In fondo chi è il migrante nella visione occidentale se non il soggetto da gestire perché pericoloso, da inglobare acriticamente in nome di interessi altri e incatenare attraverso leggi ingiuste che ledono la dignità e creano marginalità?

Criminali; stupratori; terroristi; soggetti da limitare nella “diffusione”; uomini e donne da includere nell’interesse economico ed escludere rispetto al campo dei diritti; eterni bambini da infantilizzare nel sistema d’accoglienza e “poverelli” da accogliere e aiutare; i vù cumprà, quelli che vendono in maniera illegale, che tolgono il lavoro agli italiani; “ciucci da soma da spompare” nei campi a paghe misere e senza nessuna tutela; quelli che “si, ma aiutamoli a casa loro” o “la loro cultura non va bene nel nostro paese. Devono seguire le nostre regole”; prostitute, ruba mariti, rovina famiglie.

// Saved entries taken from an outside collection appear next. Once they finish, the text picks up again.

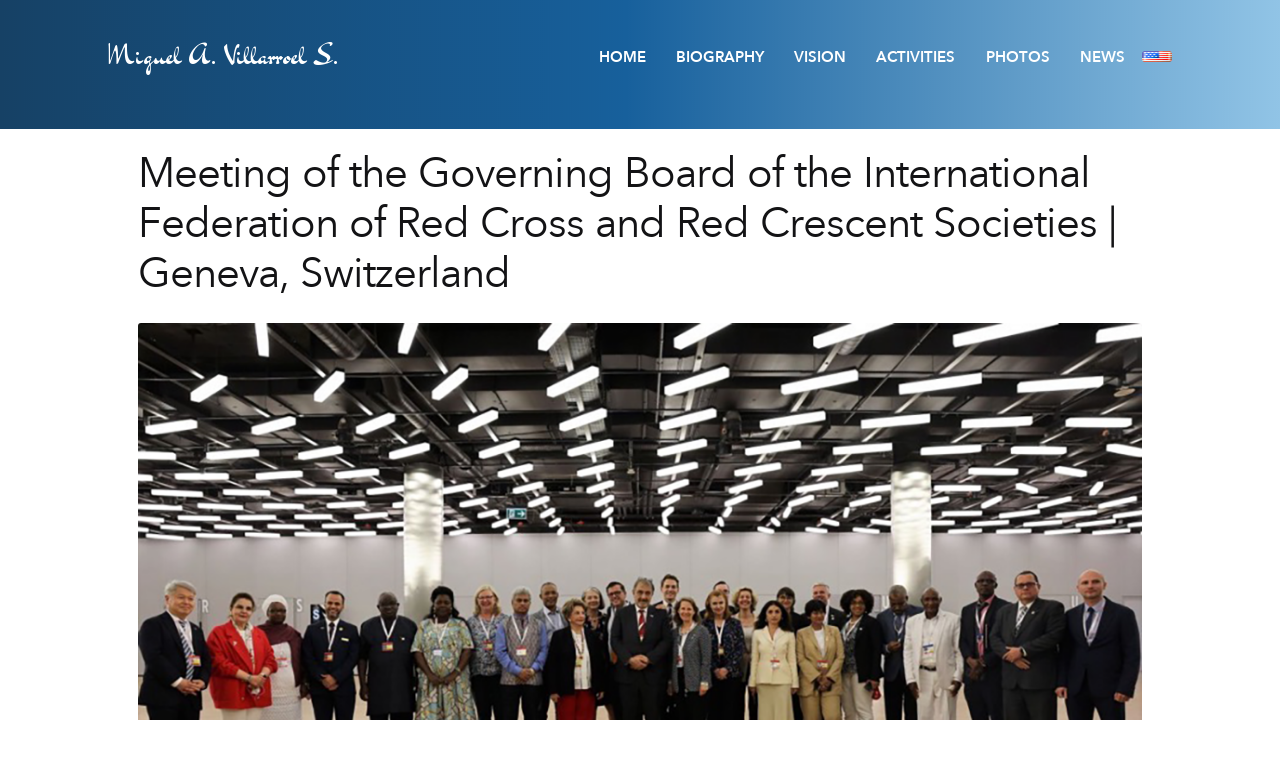

--- FILE ---
content_type: text/css
request_url: https://miguelvillarroel.com/wp-content/themes/systemTheme/fonts/icomoon/style.css
body_size: 318
content:
@font-face {
  font-family: 'icomoon';
  src:  url('fonts/icomoon.eot?ran5xj');
  src:  url('fonts/icomoon.eot?ran5xj#iefix') format('embedded-opentype'),
    url('fonts/icomoon.ttf?ran5xj') format('truetype'),
    url('fonts/icomoon.woff?ran5xj') format('woff'),
    url('fonts/icomoon.svg?ran5xj#icomoon') format('svg');
  font-weight: normal;
  font-style: normal;
}

[class^="icon-"], [class*=" icon-"] {
  /* use !important to prevent issues with browser extensions that change fonts */
  font-family: 'icomoon' !important;
  speak: none;
  font-style: normal;
  font-weight: normal;
  font-variant: normal;
  text-transform: none;
  line-height: 1;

Tanti aggettivi e modi di dire che ho elencato (e potrei aggiungerne altri) che danno una dimensione di cosa significhi attraversare la tematica delle migrazioni a partire da un punto di vista predefinito e senza mai porre domande a chi vive l’emigrazione e l’immigrazione (due fenomeni assolutamente complementari e che non possono essere letti in maniera separata ad uso e consumo da parte di chi detiene il potere economico e politico).

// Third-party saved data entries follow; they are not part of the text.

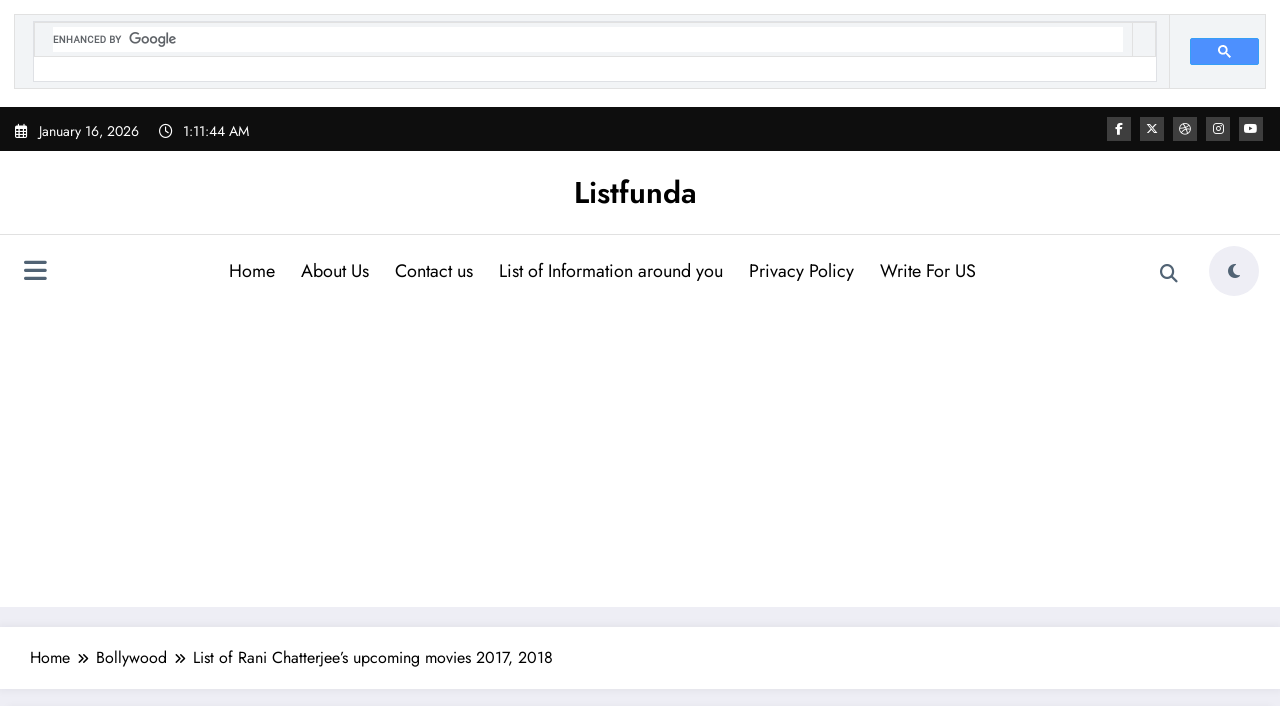

--- FILE ---
content_type: text/html; charset=utf-8
request_url: https://www.google.com/recaptcha/api2/aframe
body_size: 113
content:
<!DOCTYPE HTML><html><head><meta http-equiv="content-type" content="text/html; charset=UTF-8"></head><body><script nonce="29pr8ToctWfla4jx6zh9rQ">/** Anti-fraud and anti-abuse applications only. See google.com/recaptcha */ try{var clients={'sodar':'https://pagead2.googlesyndication.com/pagead/sodar?'};window.addEventListener("message",function(a){try{if(a.source===window.parent){var b=JSON.parse(a.data);var c=clients[b['id']];if(c){var d=document.createElement('img');d.src=c+b['params']+'&rc='+(localStorage.getItem("rc::a")?sessionStorage.getItem("rc::b"):"");window.document.body.appendChild(d);sessionStorage.setItem("rc::e",parseInt(sessionStorage.getItem("rc::e")||0)+1);localStorage.setItem("rc::h",'1768525903033');}}}catch(b){}});window.parent.postMessage("_grecaptcha_ready", "*");}catch(b){}</script></body></html>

Parole e concetti che pongono la necessità di una narrazione alternativa che non si fermi al semplice proferire, ma punti alla costruzione di “coscienze e comunità meticce” nelle quali ci sono un continuo scambio e una evidente commistione tra persone diverse per vissuto, cultura, etnia, religione, esperienze di vita.

Da qui nasce “Meticcia”.

“Meticcia” è uno strumento per una narrazione altra da quella dominante. “Meticcia” è il megafono di chi viene quotidianamente silenziato. “Meticcia” vuole essere una rubrica con l’obiettivo di attraversare la tematica delle migrazioni grazie alle parole, ai pensieri, alle azioni, ai corpi, ai bisogni e sogni di chi migra. “Meticcia” non è semplicemente la rubrica di una persona, ma un percorso che non può che essere collettivo e in continuo divenire.

Mi chiamo Gerardo Ragosa, sono un attivista salernitano e questa volta mi limiterò ad ascolterò. O almeno ci proverò.